Alors comme je vois que ça bouge pas beaucoup sur le forum, et bien je vais vous gonfler avec un petit AAR, soit After Action Report pour les intimes.
Tout se passe a Sedan, dans la nuit de Vendredi à Samedi.
Superbe bataille, comme j'en avais pas vécu depuis très longtemps.
Je ne sais pas si le 6ème sens de Francis était actif ce jour là, mais il l'avait senti arriver cette grosse attaque.
Une demi- heure avant le début de l'attaque, Sedan était d'un ennui tel qu'on se serait senti aussi bien dans ses bottes, que par une chaude journée de mai 40.
La radio nous crache que la base avancée axis est sur le point de tomber, les 2 autres nous appartenant.
Pourtant, je m'en vais pousser avec mon camarade de chambrée ce joli Mle 37, avec lequel nous n'avons pas encore tiré un seul obus.
Et on pousse et on pousse en montant la colline au sud est, et on poireaute enfin bien loin de Sedan.
Un bosquet accueillant et merveilleusement protégé nous sert de couverture.
Je me prends quelques ronces dans le visage, et je manque de me ramasser dans les orties, mais le lieu reste étonnamment apaisant.

Données fournies:
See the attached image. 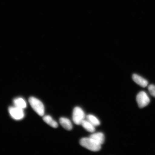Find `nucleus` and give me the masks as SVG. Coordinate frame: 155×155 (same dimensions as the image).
Segmentation results:
<instances>
[{
    "mask_svg": "<svg viewBox=\"0 0 155 155\" xmlns=\"http://www.w3.org/2000/svg\"><path fill=\"white\" fill-rule=\"evenodd\" d=\"M14 106L17 107L24 109L27 107V103L24 99L22 98H17L13 100Z\"/></svg>",
    "mask_w": 155,
    "mask_h": 155,
    "instance_id": "10",
    "label": "nucleus"
},
{
    "mask_svg": "<svg viewBox=\"0 0 155 155\" xmlns=\"http://www.w3.org/2000/svg\"><path fill=\"white\" fill-rule=\"evenodd\" d=\"M9 112L12 117L16 120H22L24 117V109L22 108L17 107L15 106L10 107L9 108Z\"/></svg>",
    "mask_w": 155,
    "mask_h": 155,
    "instance_id": "4",
    "label": "nucleus"
},
{
    "mask_svg": "<svg viewBox=\"0 0 155 155\" xmlns=\"http://www.w3.org/2000/svg\"><path fill=\"white\" fill-rule=\"evenodd\" d=\"M43 120L45 122L54 128H56L58 127L57 122L54 120L51 116L49 115L44 116L43 118Z\"/></svg>",
    "mask_w": 155,
    "mask_h": 155,
    "instance_id": "11",
    "label": "nucleus"
},
{
    "mask_svg": "<svg viewBox=\"0 0 155 155\" xmlns=\"http://www.w3.org/2000/svg\"><path fill=\"white\" fill-rule=\"evenodd\" d=\"M85 114L84 111L78 107H75L73 110V120L75 124L81 125L82 121L84 119Z\"/></svg>",
    "mask_w": 155,
    "mask_h": 155,
    "instance_id": "3",
    "label": "nucleus"
},
{
    "mask_svg": "<svg viewBox=\"0 0 155 155\" xmlns=\"http://www.w3.org/2000/svg\"><path fill=\"white\" fill-rule=\"evenodd\" d=\"M29 102L32 108L39 115L41 116L44 115V106L40 100L34 97H31L29 98Z\"/></svg>",
    "mask_w": 155,
    "mask_h": 155,
    "instance_id": "2",
    "label": "nucleus"
},
{
    "mask_svg": "<svg viewBox=\"0 0 155 155\" xmlns=\"http://www.w3.org/2000/svg\"><path fill=\"white\" fill-rule=\"evenodd\" d=\"M60 123L65 129L71 130L72 129L73 125L70 120L68 118L61 117L59 119Z\"/></svg>",
    "mask_w": 155,
    "mask_h": 155,
    "instance_id": "8",
    "label": "nucleus"
},
{
    "mask_svg": "<svg viewBox=\"0 0 155 155\" xmlns=\"http://www.w3.org/2000/svg\"><path fill=\"white\" fill-rule=\"evenodd\" d=\"M81 125H82L83 128L89 132L94 133L96 130L95 126L87 120H83Z\"/></svg>",
    "mask_w": 155,
    "mask_h": 155,
    "instance_id": "9",
    "label": "nucleus"
},
{
    "mask_svg": "<svg viewBox=\"0 0 155 155\" xmlns=\"http://www.w3.org/2000/svg\"><path fill=\"white\" fill-rule=\"evenodd\" d=\"M132 78L136 83L141 87H146L148 84V81L146 79L136 74H133Z\"/></svg>",
    "mask_w": 155,
    "mask_h": 155,
    "instance_id": "6",
    "label": "nucleus"
},
{
    "mask_svg": "<svg viewBox=\"0 0 155 155\" xmlns=\"http://www.w3.org/2000/svg\"><path fill=\"white\" fill-rule=\"evenodd\" d=\"M137 101L139 107L143 108L148 105L150 103V100L146 92L141 91L137 95Z\"/></svg>",
    "mask_w": 155,
    "mask_h": 155,
    "instance_id": "5",
    "label": "nucleus"
},
{
    "mask_svg": "<svg viewBox=\"0 0 155 155\" xmlns=\"http://www.w3.org/2000/svg\"><path fill=\"white\" fill-rule=\"evenodd\" d=\"M87 120L95 126H98L100 124V122L96 116L92 115H88L87 116Z\"/></svg>",
    "mask_w": 155,
    "mask_h": 155,
    "instance_id": "12",
    "label": "nucleus"
},
{
    "mask_svg": "<svg viewBox=\"0 0 155 155\" xmlns=\"http://www.w3.org/2000/svg\"><path fill=\"white\" fill-rule=\"evenodd\" d=\"M90 137L101 145L104 144L105 139L104 134L101 132L93 134L90 136Z\"/></svg>",
    "mask_w": 155,
    "mask_h": 155,
    "instance_id": "7",
    "label": "nucleus"
},
{
    "mask_svg": "<svg viewBox=\"0 0 155 155\" xmlns=\"http://www.w3.org/2000/svg\"><path fill=\"white\" fill-rule=\"evenodd\" d=\"M81 145L93 152H97L101 148V145L98 144L90 137H84L81 139Z\"/></svg>",
    "mask_w": 155,
    "mask_h": 155,
    "instance_id": "1",
    "label": "nucleus"
},
{
    "mask_svg": "<svg viewBox=\"0 0 155 155\" xmlns=\"http://www.w3.org/2000/svg\"><path fill=\"white\" fill-rule=\"evenodd\" d=\"M148 89L151 95L155 97V86L153 84H151L149 86Z\"/></svg>",
    "mask_w": 155,
    "mask_h": 155,
    "instance_id": "13",
    "label": "nucleus"
}]
</instances>
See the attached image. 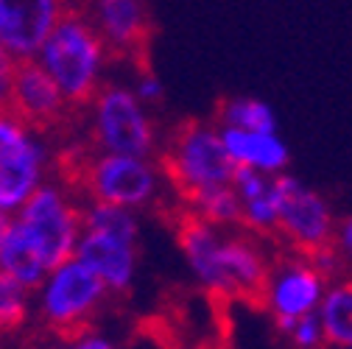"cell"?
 <instances>
[{"label":"cell","mask_w":352,"mask_h":349,"mask_svg":"<svg viewBox=\"0 0 352 349\" xmlns=\"http://www.w3.org/2000/svg\"><path fill=\"white\" fill-rule=\"evenodd\" d=\"M157 168L179 204H185L207 188L232 185L238 165L221 140V128L204 120H182L160 151Z\"/></svg>","instance_id":"3"},{"label":"cell","mask_w":352,"mask_h":349,"mask_svg":"<svg viewBox=\"0 0 352 349\" xmlns=\"http://www.w3.org/2000/svg\"><path fill=\"white\" fill-rule=\"evenodd\" d=\"M81 215H84V232H107V235L138 243L135 210L104 204V201H87V207L81 204Z\"/></svg>","instance_id":"20"},{"label":"cell","mask_w":352,"mask_h":349,"mask_svg":"<svg viewBox=\"0 0 352 349\" xmlns=\"http://www.w3.org/2000/svg\"><path fill=\"white\" fill-rule=\"evenodd\" d=\"M218 126L249 128V132H277L274 109L260 98H224L215 106Z\"/></svg>","instance_id":"19"},{"label":"cell","mask_w":352,"mask_h":349,"mask_svg":"<svg viewBox=\"0 0 352 349\" xmlns=\"http://www.w3.org/2000/svg\"><path fill=\"white\" fill-rule=\"evenodd\" d=\"M107 56L109 51L101 34L81 12H62L45 45L39 48L42 67L54 76L65 101L78 115L90 112L101 90V70Z\"/></svg>","instance_id":"2"},{"label":"cell","mask_w":352,"mask_h":349,"mask_svg":"<svg viewBox=\"0 0 352 349\" xmlns=\"http://www.w3.org/2000/svg\"><path fill=\"white\" fill-rule=\"evenodd\" d=\"M6 229H9V221H6V215H3V212H0V240H3Z\"/></svg>","instance_id":"28"},{"label":"cell","mask_w":352,"mask_h":349,"mask_svg":"<svg viewBox=\"0 0 352 349\" xmlns=\"http://www.w3.org/2000/svg\"><path fill=\"white\" fill-rule=\"evenodd\" d=\"M90 3H93V0H62V9L65 12H81V14H87Z\"/></svg>","instance_id":"27"},{"label":"cell","mask_w":352,"mask_h":349,"mask_svg":"<svg viewBox=\"0 0 352 349\" xmlns=\"http://www.w3.org/2000/svg\"><path fill=\"white\" fill-rule=\"evenodd\" d=\"M288 335L291 349H327V338H324V327L316 313H307L302 319H296L291 327L283 330Z\"/></svg>","instance_id":"22"},{"label":"cell","mask_w":352,"mask_h":349,"mask_svg":"<svg viewBox=\"0 0 352 349\" xmlns=\"http://www.w3.org/2000/svg\"><path fill=\"white\" fill-rule=\"evenodd\" d=\"M90 112H93L90 143L98 151L129 154L143 159L157 154L154 123L146 112V104L135 95V90L120 84H101Z\"/></svg>","instance_id":"5"},{"label":"cell","mask_w":352,"mask_h":349,"mask_svg":"<svg viewBox=\"0 0 352 349\" xmlns=\"http://www.w3.org/2000/svg\"><path fill=\"white\" fill-rule=\"evenodd\" d=\"M87 17L101 34L104 45L112 56H123L140 70H151V9L146 0H93Z\"/></svg>","instance_id":"11"},{"label":"cell","mask_w":352,"mask_h":349,"mask_svg":"<svg viewBox=\"0 0 352 349\" xmlns=\"http://www.w3.org/2000/svg\"><path fill=\"white\" fill-rule=\"evenodd\" d=\"M333 249H336V254H338L341 274H344V277H352V215L338 218L336 238H333Z\"/></svg>","instance_id":"23"},{"label":"cell","mask_w":352,"mask_h":349,"mask_svg":"<svg viewBox=\"0 0 352 349\" xmlns=\"http://www.w3.org/2000/svg\"><path fill=\"white\" fill-rule=\"evenodd\" d=\"M56 177L78 199L140 210L157 199L162 173L143 157L109 154L93 143H76L56 154Z\"/></svg>","instance_id":"1"},{"label":"cell","mask_w":352,"mask_h":349,"mask_svg":"<svg viewBox=\"0 0 352 349\" xmlns=\"http://www.w3.org/2000/svg\"><path fill=\"white\" fill-rule=\"evenodd\" d=\"M20 224L28 229L34 243L45 257L48 271L76 257V246L84 235L81 204L59 188H36L20 207Z\"/></svg>","instance_id":"8"},{"label":"cell","mask_w":352,"mask_h":349,"mask_svg":"<svg viewBox=\"0 0 352 349\" xmlns=\"http://www.w3.org/2000/svg\"><path fill=\"white\" fill-rule=\"evenodd\" d=\"M76 257L90 266L112 293H126L135 282L138 269V243L107 235V232H84Z\"/></svg>","instance_id":"14"},{"label":"cell","mask_w":352,"mask_h":349,"mask_svg":"<svg viewBox=\"0 0 352 349\" xmlns=\"http://www.w3.org/2000/svg\"><path fill=\"white\" fill-rule=\"evenodd\" d=\"M182 207H188L190 212H196L212 227H221V229L241 227V199L232 185L207 188V190L196 193L193 199H188Z\"/></svg>","instance_id":"18"},{"label":"cell","mask_w":352,"mask_h":349,"mask_svg":"<svg viewBox=\"0 0 352 349\" xmlns=\"http://www.w3.org/2000/svg\"><path fill=\"white\" fill-rule=\"evenodd\" d=\"M330 280L316 269L311 257L291 249H277L263 291V308L272 313L280 330L291 327L296 319L316 313L324 299Z\"/></svg>","instance_id":"9"},{"label":"cell","mask_w":352,"mask_h":349,"mask_svg":"<svg viewBox=\"0 0 352 349\" xmlns=\"http://www.w3.org/2000/svg\"><path fill=\"white\" fill-rule=\"evenodd\" d=\"M0 269L12 274L17 282H23L28 291L45 282V274H48L45 257H42L39 246L34 243V238L20 221L9 224L3 240H0Z\"/></svg>","instance_id":"16"},{"label":"cell","mask_w":352,"mask_h":349,"mask_svg":"<svg viewBox=\"0 0 352 349\" xmlns=\"http://www.w3.org/2000/svg\"><path fill=\"white\" fill-rule=\"evenodd\" d=\"M39 177L42 148L20 120L0 112V212L23 207L39 188Z\"/></svg>","instance_id":"12"},{"label":"cell","mask_w":352,"mask_h":349,"mask_svg":"<svg viewBox=\"0 0 352 349\" xmlns=\"http://www.w3.org/2000/svg\"><path fill=\"white\" fill-rule=\"evenodd\" d=\"M280 190V224H277V243L283 249L314 257L333 246L336 238V215L322 193L302 185L291 173H277Z\"/></svg>","instance_id":"7"},{"label":"cell","mask_w":352,"mask_h":349,"mask_svg":"<svg viewBox=\"0 0 352 349\" xmlns=\"http://www.w3.org/2000/svg\"><path fill=\"white\" fill-rule=\"evenodd\" d=\"M65 349H115L107 338H98V335H84V338H78V341H70Z\"/></svg>","instance_id":"26"},{"label":"cell","mask_w":352,"mask_h":349,"mask_svg":"<svg viewBox=\"0 0 352 349\" xmlns=\"http://www.w3.org/2000/svg\"><path fill=\"white\" fill-rule=\"evenodd\" d=\"M62 12V0H0V42L12 56L34 59Z\"/></svg>","instance_id":"13"},{"label":"cell","mask_w":352,"mask_h":349,"mask_svg":"<svg viewBox=\"0 0 352 349\" xmlns=\"http://www.w3.org/2000/svg\"><path fill=\"white\" fill-rule=\"evenodd\" d=\"M25 296L28 288L0 269V335L14 333L25 322Z\"/></svg>","instance_id":"21"},{"label":"cell","mask_w":352,"mask_h":349,"mask_svg":"<svg viewBox=\"0 0 352 349\" xmlns=\"http://www.w3.org/2000/svg\"><path fill=\"white\" fill-rule=\"evenodd\" d=\"M14 59L9 48L0 42V112L9 109V93H12V73H14Z\"/></svg>","instance_id":"25"},{"label":"cell","mask_w":352,"mask_h":349,"mask_svg":"<svg viewBox=\"0 0 352 349\" xmlns=\"http://www.w3.org/2000/svg\"><path fill=\"white\" fill-rule=\"evenodd\" d=\"M135 95L143 104H162V81L154 76V70H140L138 73V84H135Z\"/></svg>","instance_id":"24"},{"label":"cell","mask_w":352,"mask_h":349,"mask_svg":"<svg viewBox=\"0 0 352 349\" xmlns=\"http://www.w3.org/2000/svg\"><path fill=\"white\" fill-rule=\"evenodd\" d=\"M104 296V280L78 257H70L67 263L51 271L45 296H42V319L62 344L78 341L93 333Z\"/></svg>","instance_id":"4"},{"label":"cell","mask_w":352,"mask_h":349,"mask_svg":"<svg viewBox=\"0 0 352 349\" xmlns=\"http://www.w3.org/2000/svg\"><path fill=\"white\" fill-rule=\"evenodd\" d=\"M319 319L330 349L352 346V277H338L327 285Z\"/></svg>","instance_id":"17"},{"label":"cell","mask_w":352,"mask_h":349,"mask_svg":"<svg viewBox=\"0 0 352 349\" xmlns=\"http://www.w3.org/2000/svg\"><path fill=\"white\" fill-rule=\"evenodd\" d=\"M6 115H12L28 132H36V135L65 132L76 117H81L65 101L54 76L42 67V62H34V59H14Z\"/></svg>","instance_id":"10"},{"label":"cell","mask_w":352,"mask_h":349,"mask_svg":"<svg viewBox=\"0 0 352 349\" xmlns=\"http://www.w3.org/2000/svg\"><path fill=\"white\" fill-rule=\"evenodd\" d=\"M218 128H221V140L230 157L235 159V165L272 173V177L285 170L291 154L277 132H249V128H235V126H218Z\"/></svg>","instance_id":"15"},{"label":"cell","mask_w":352,"mask_h":349,"mask_svg":"<svg viewBox=\"0 0 352 349\" xmlns=\"http://www.w3.org/2000/svg\"><path fill=\"white\" fill-rule=\"evenodd\" d=\"M272 257L274 254L266 251L263 238L246 232L243 227L224 229L215 251L212 274L204 288L218 299H241L263 308V291H266Z\"/></svg>","instance_id":"6"},{"label":"cell","mask_w":352,"mask_h":349,"mask_svg":"<svg viewBox=\"0 0 352 349\" xmlns=\"http://www.w3.org/2000/svg\"><path fill=\"white\" fill-rule=\"evenodd\" d=\"M344 349H352V346H344Z\"/></svg>","instance_id":"29"}]
</instances>
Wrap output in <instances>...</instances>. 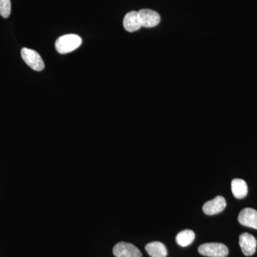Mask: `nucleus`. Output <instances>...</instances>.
<instances>
[{"instance_id": "nucleus-5", "label": "nucleus", "mask_w": 257, "mask_h": 257, "mask_svg": "<svg viewBox=\"0 0 257 257\" xmlns=\"http://www.w3.org/2000/svg\"><path fill=\"white\" fill-rule=\"evenodd\" d=\"M142 26L144 28H151L157 26L160 23V15L149 9H143L138 12Z\"/></svg>"}, {"instance_id": "nucleus-1", "label": "nucleus", "mask_w": 257, "mask_h": 257, "mask_svg": "<svg viewBox=\"0 0 257 257\" xmlns=\"http://www.w3.org/2000/svg\"><path fill=\"white\" fill-rule=\"evenodd\" d=\"M82 38L77 35H66L57 39L55 42L56 50L59 53H69L77 50L82 45Z\"/></svg>"}, {"instance_id": "nucleus-8", "label": "nucleus", "mask_w": 257, "mask_h": 257, "mask_svg": "<svg viewBox=\"0 0 257 257\" xmlns=\"http://www.w3.org/2000/svg\"><path fill=\"white\" fill-rule=\"evenodd\" d=\"M238 221L243 226L257 229V211L251 208H246L240 211Z\"/></svg>"}, {"instance_id": "nucleus-4", "label": "nucleus", "mask_w": 257, "mask_h": 257, "mask_svg": "<svg viewBox=\"0 0 257 257\" xmlns=\"http://www.w3.org/2000/svg\"><path fill=\"white\" fill-rule=\"evenodd\" d=\"M113 253L116 257H142L141 251L132 243L119 242L113 248Z\"/></svg>"}, {"instance_id": "nucleus-11", "label": "nucleus", "mask_w": 257, "mask_h": 257, "mask_svg": "<svg viewBox=\"0 0 257 257\" xmlns=\"http://www.w3.org/2000/svg\"><path fill=\"white\" fill-rule=\"evenodd\" d=\"M147 252L151 257H167V250L165 245L160 241L149 243L145 246Z\"/></svg>"}, {"instance_id": "nucleus-10", "label": "nucleus", "mask_w": 257, "mask_h": 257, "mask_svg": "<svg viewBox=\"0 0 257 257\" xmlns=\"http://www.w3.org/2000/svg\"><path fill=\"white\" fill-rule=\"evenodd\" d=\"M231 192L235 198L243 199L247 195L248 187L246 182L241 179H234L231 182Z\"/></svg>"}, {"instance_id": "nucleus-7", "label": "nucleus", "mask_w": 257, "mask_h": 257, "mask_svg": "<svg viewBox=\"0 0 257 257\" xmlns=\"http://www.w3.org/2000/svg\"><path fill=\"white\" fill-rule=\"evenodd\" d=\"M239 245L245 256H251L256 249V238L248 233H243L239 236Z\"/></svg>"}, {"instance_id": "nucleus-12", "label": "nucleus", "mask_w": 257, "mask_h": 257, "mask_svg": "<svg viewBox=\"0 0 257 257\" xmlns=\"http://www.w3.org/2000/svg\"><path fill=\"white\" fill-rule=\"evenodd\" d=\"M195 239V234L190 229L183 230L177 234L176 236V241L178 245L182 247L189 246Z\"/></svg>"}, {"instance_id": "nucleus-2", "label": "nucleus", "mask_w": 257, "mask_h": 257, "mask_svg": "<svg viewBox=\"0 0 257 257\" xmlns=\"http://www.w3.org/2000/svg\"><path fill=\"white\" fill-rule=\"evenodd\" d=\"M198 251L203 256L209 257H226L229 249L221 243H207L199 246Z\"/></svg>"}, {"instance_id": "nucleus-6", "label": "nucleus", "mask_w": 257, "mask_h": 257, "mask_svg": "<svg viewBox=\"0 0 257 257\" xmlns=\"http://www.w3.org/2000/svg\"><path fill=\"white\" fill-rule=\"evenodd\" d=\"M226 206V202L224 198L217 196L214 199L206 202L203 206L202 210L207 215H215L223 211Z\"/></svg>"}, {"instance_id": "nucleus-13", "label": "nucleus", "mask_w": 257, "mask_h": 257, "mask_svg": "<svg viewBox=\"0 0 257 257\" xmlns=\"http://www.w3.org/2000/svg\"><path fill=\"white\" fill-rule=\"evenodd\" d=\"M11 14V0H0V15L3 18H9Z\"/></svg>"}, {"instance_id": "nucleus-9", "label": "nucleus", "mask_w": 257, "mask_h": 257, "mask_svg": "<svg viewBox=\"0 0 257 257\" xmlns=\"http://www.w3.org/2000/svg\"><path fill=\"white\" fill-rule=\"evenodd\" d=\"M123 25L125 30L128 32H136L140 30L143 26L140 22L138 12L132 11L125 15Z\"/></svg>"}, {"instance_id": "nucleus-3", "label": "nucleus", "mask_w": 257, "mask_h": 257, "mask_svg": "<svg viewBox=\"0 0 257 257\" xmlns=\"http://www.w3.org/2000/svg\"><path fill=\"white\" fill-rule=\"evenodd\" d=\"M21 55L25 63L28 64L30 68L37 72H40L45 69V63L36 51L23 48L21 50Z\"/></svg>"}]
</instances>
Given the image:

Tâches à réaliser:
a. Répondez à ces questions sur le texte fourni :
(i) Dans quelle ville se déroule l'action ?
(ii) Combien de temps avant le début de l'attaque Sedan était-il d'un ennui total ?
(iii) Quelle pièce est poussée avec le camarade de chambrée ?
b. Traduisez en anglais cette phrase du texte fourni : « Un bosquet accueillant et merveilleusement protégé nous sert de couverture. »
c. Actualisez le texte fourni en remplaçant « bosquet » par « bois », puis recopiez le passage allant de « Superbe bataille, comme » jusqu'à « sert de couverture. » inclus.

Réponses:
a.
(i) À Sedan.
(ii) Une demi-heure.
(iii) Un Mle 37.

b. A welcoming and wonderfully sheltered grove serves as our cover.

c.
Superbe bataille, comme j'en avais pas vécu depuis très longtemps.
Je ne sais pas si le 6ème sens de Francis était actif ce jour là, mais il l'avait senti arriver cette grosse attaque.
Une demi- heure avant le début de l'attaque, Sedan était d'un ennui tel qu'on se serait senti aussi bien dans ses bottes, que par une chaude journée de mai 40.
La radio nous crache que la base avancée axis est sur le point de tomber, les 2 autres nous appartenant.
Pourtant, je m'en vais pousser avec mon camarade de chambrée ce joli Mle 37, avec lequel nous n'avons pas encore tiré un seul obus.
Et on pousse et on pousse en montant la colline au sud est, et on poireaute enfin bien loin de Sedan.
Un bois accueillant et merveilleusement protégé nous sert de couverture.